TRY IT
Restate the records word for word. Include no pictures.

===============

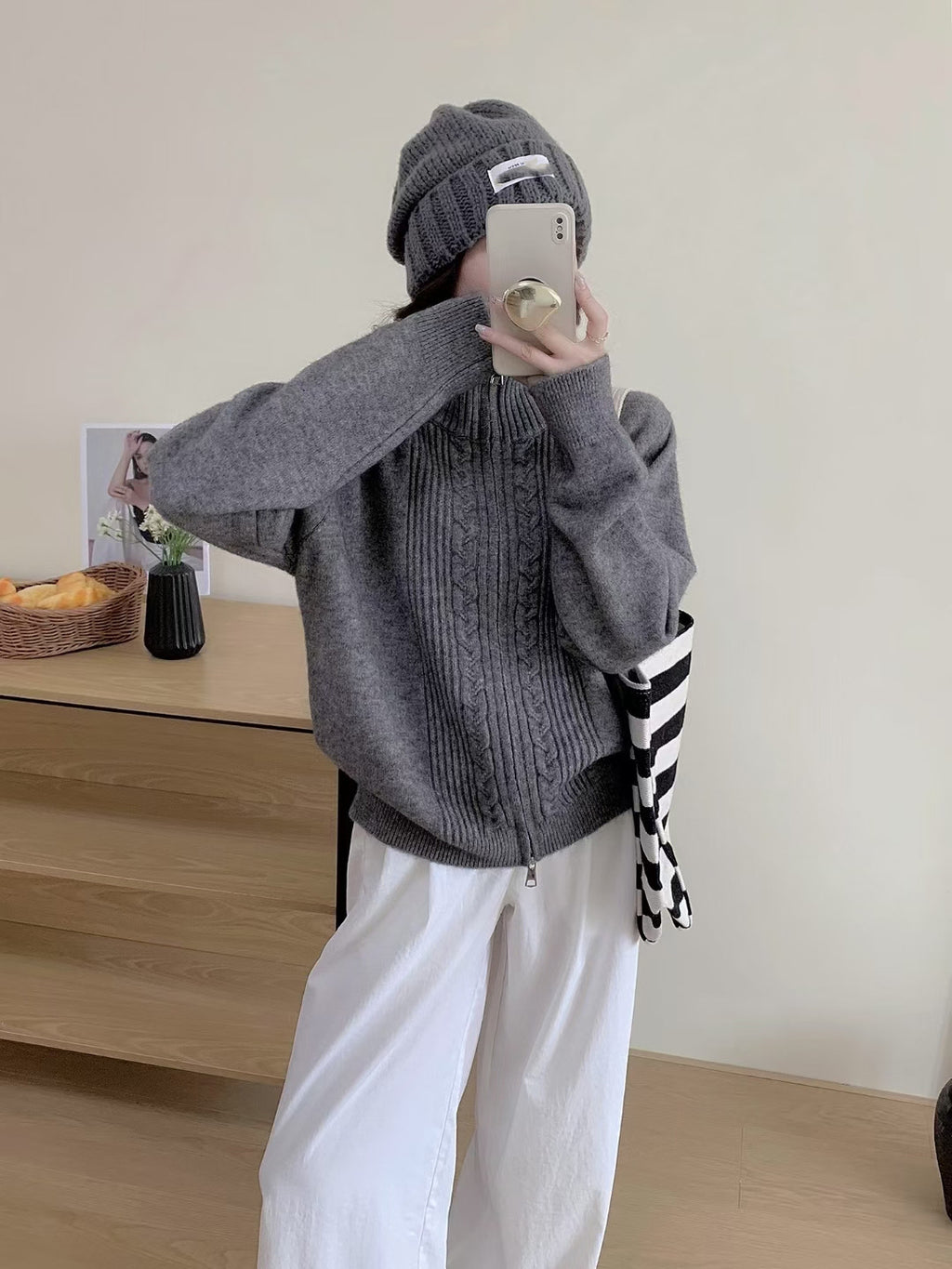 Manteau de sweater avec double fermeture éclair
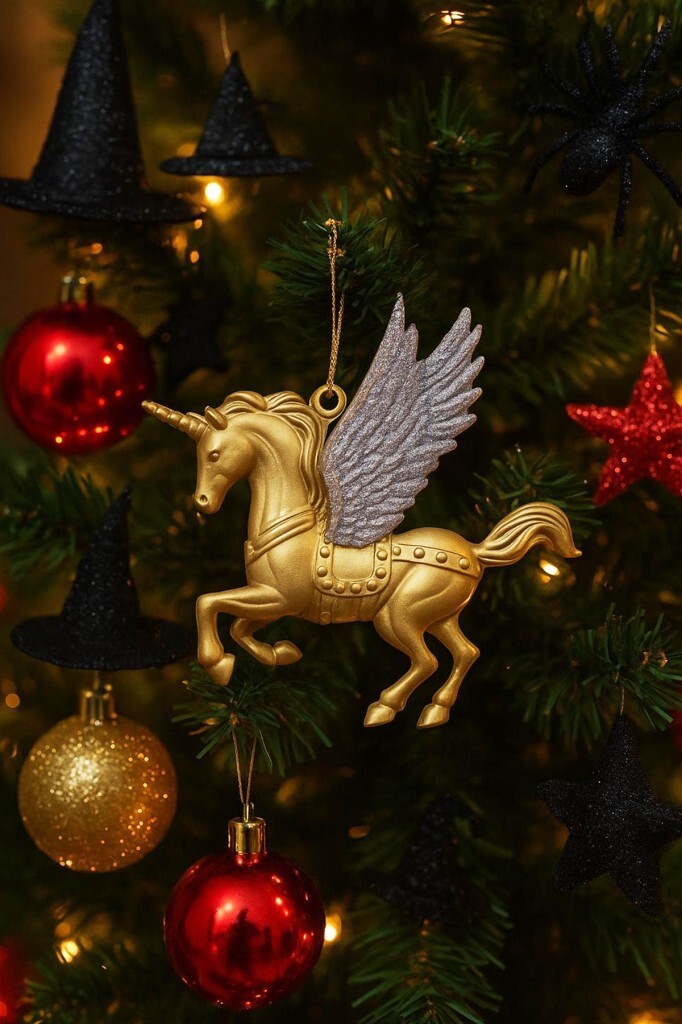 Beysüs Yılbaşı Çam Ağacı Süsü Unicorn Asma Süs Gold 10 cm - 1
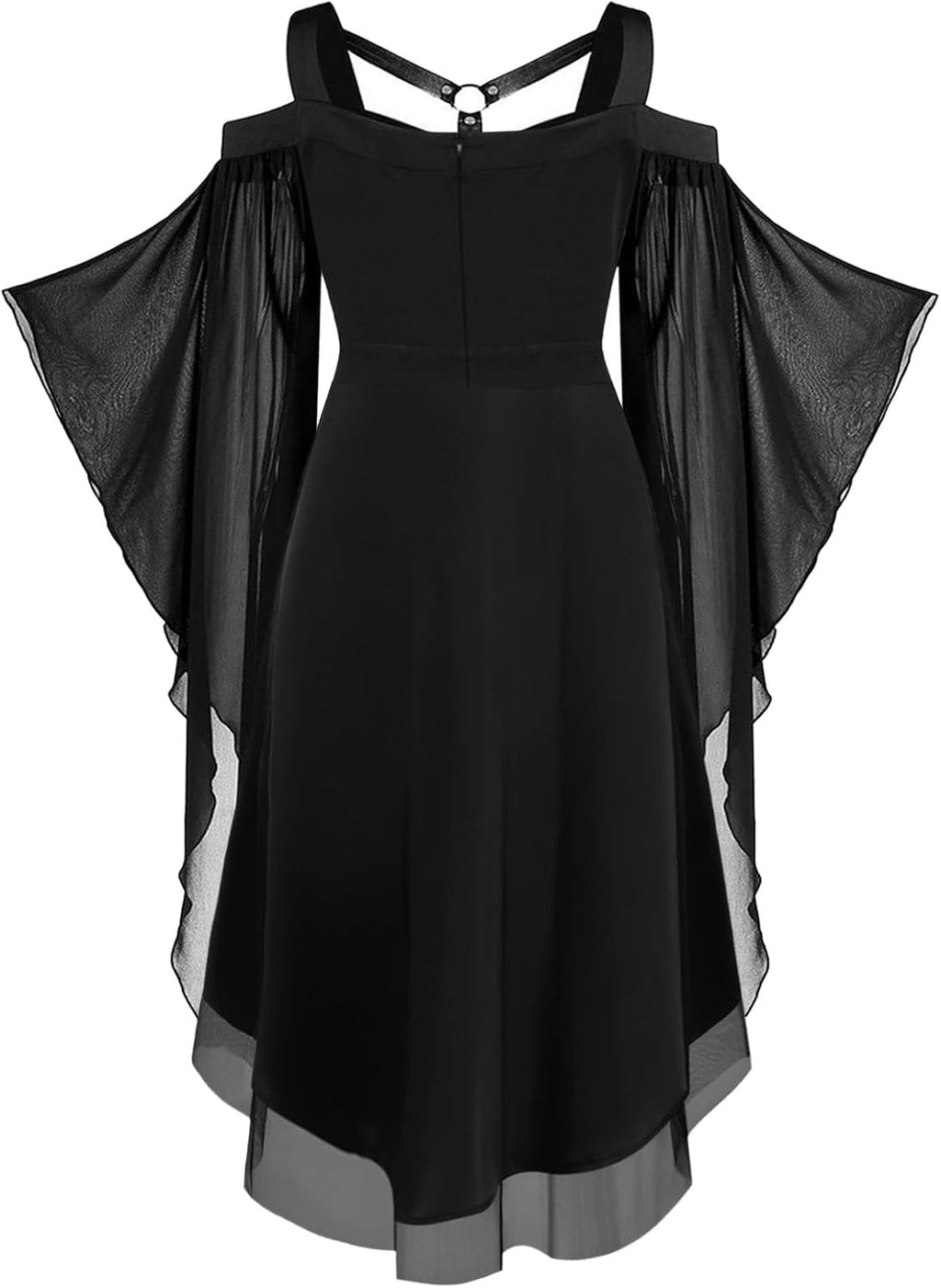 kostym halloween cocktailklänningar för kvinnor plus size mode gotisk midi-klänning croset lång utsvängd ärm fest A-linje medeltida korsetter för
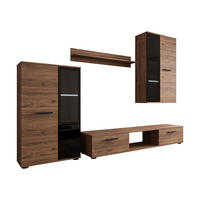 WOHNWAND Salsa mit blauer LED Beleuchtung - Nussbaumfarben/Schwarz, Holzwerkstoff/Kunststoff (235/180/41cm) - MIRJAN24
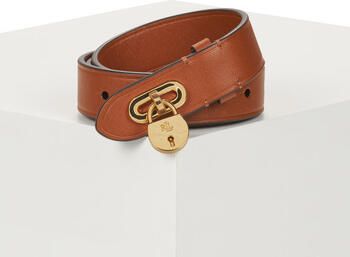Ralph Lauren Leren riem met hangslot Brown Dames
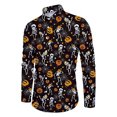thumbnail image 3 of Camisas de manga larga de Halloween para hombre, camisa con estampado de cabeza de calabaza, camisa informal de calle para adultos, blusa con botones y estampado, traje de fiesta, 3 of 5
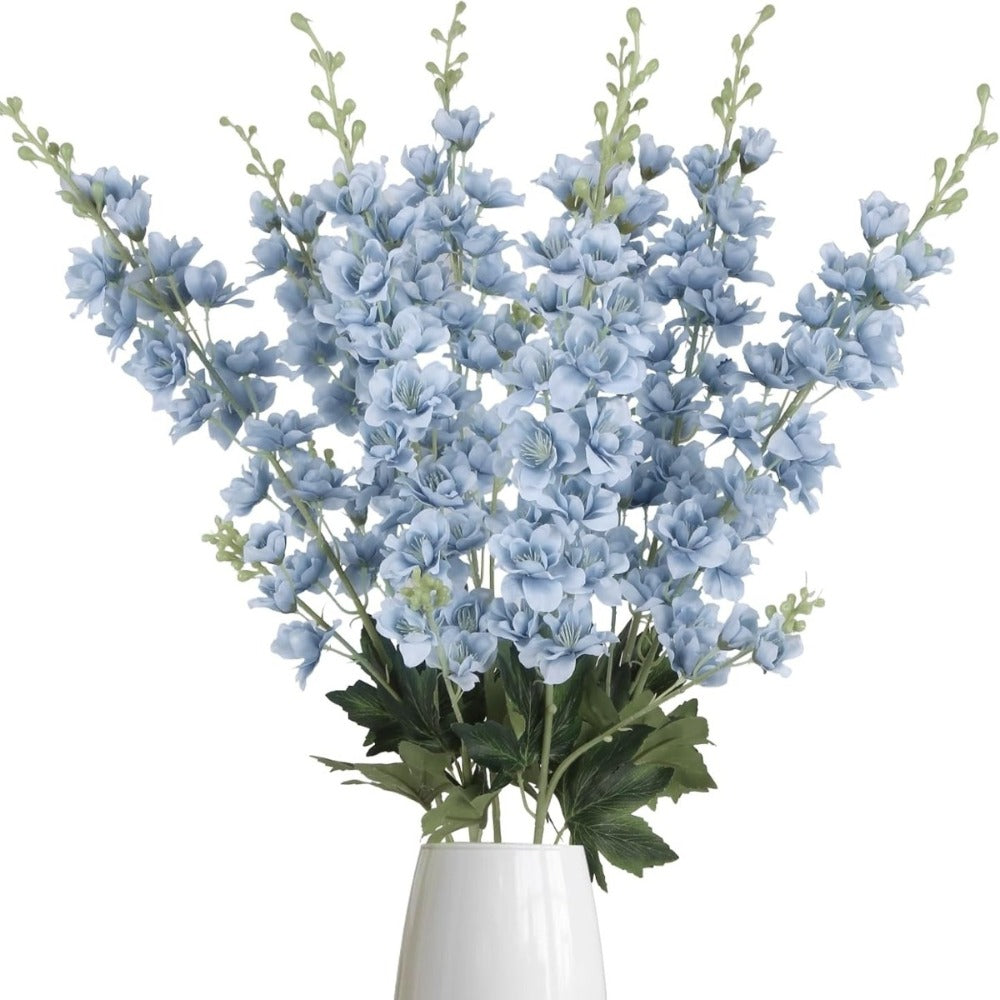 Artificial Delphinium Flowers 8pcs 33.5 Inch Faux Larkspur Stems for Wedding Centerpieces, Tall Silk Flower Bouquet for Home Vase Table Garden Decor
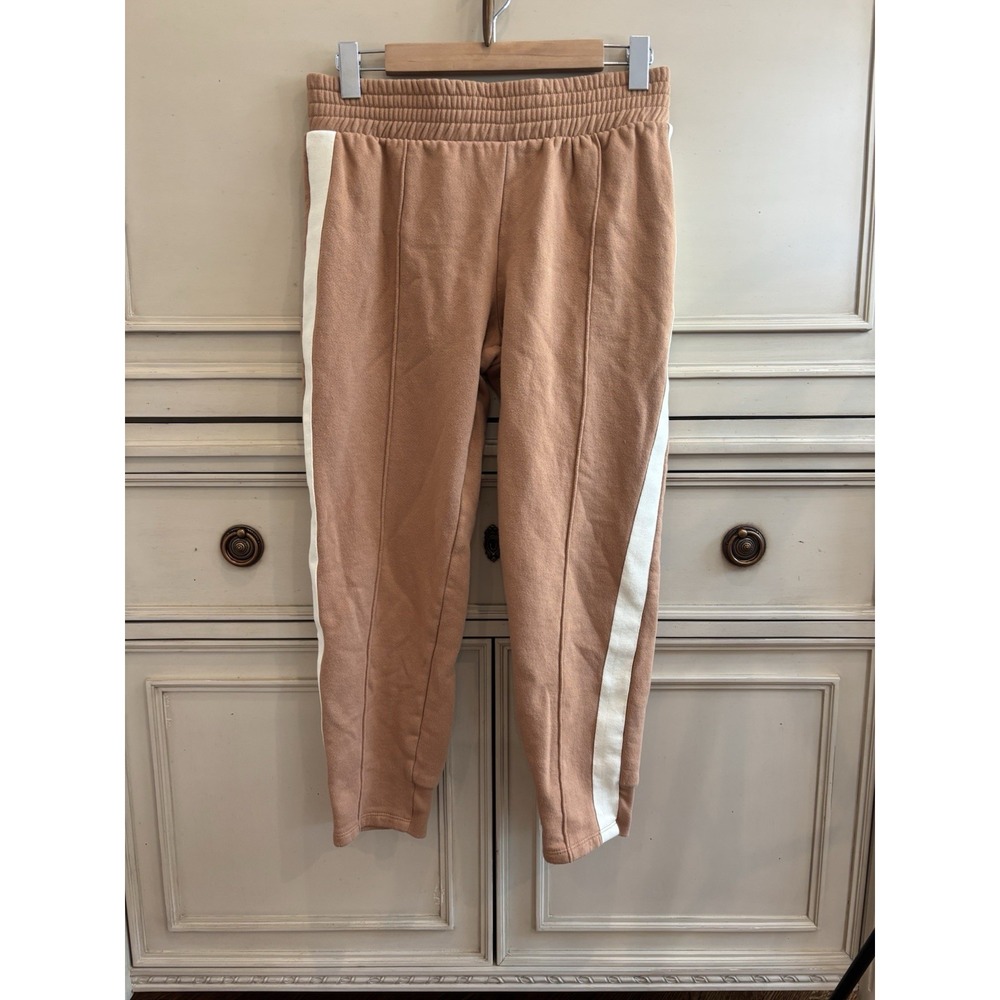 Wesley‎ X Bandier Broome Stripe Camel Sweatpants Size Small Cream Stripe Cotton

===============

REPLY
 Manteau de sweater avec double fermeture éclair
 Beysüs Yılbaşı Çam Ağacı Süsü Unicorn Asma Süs Gold 10 cm - 1
 kostym halloween cocktailklänningar för kvinnor plus size mode gotisk midi-klänning croset lång utsvängd ärm fest A-linje medeltida korsetter för
 WOHNWAND Salsa mit blauer LED Beleuchtung - Nussbaumfarben/Schwarz, Holzwerkstoff/Kunststoff (235/180/41cm) - MIRJAN24
Ralph Lauren Leren riem met hangslot Brown Dames
thumbnail image 3 of Camisas de manga larga de Halloween para hombre, camisa con estampado de cabeza de calabaza, camisa informal de calle para adultos, blusa con botones y estampado, traje de fiesta, 3 of 5
 Artificial Delphinium Flowers 8pcs 33.5 Inch Faux Larkspur Stems for Wedding Centerpieces, Tall Silk Flower Bouquet for Home Vase Table Garden Decor
 Wesley‎ X Bandier Broome Stripe Camel Sweatpants Size Small Cream Stripe Cotton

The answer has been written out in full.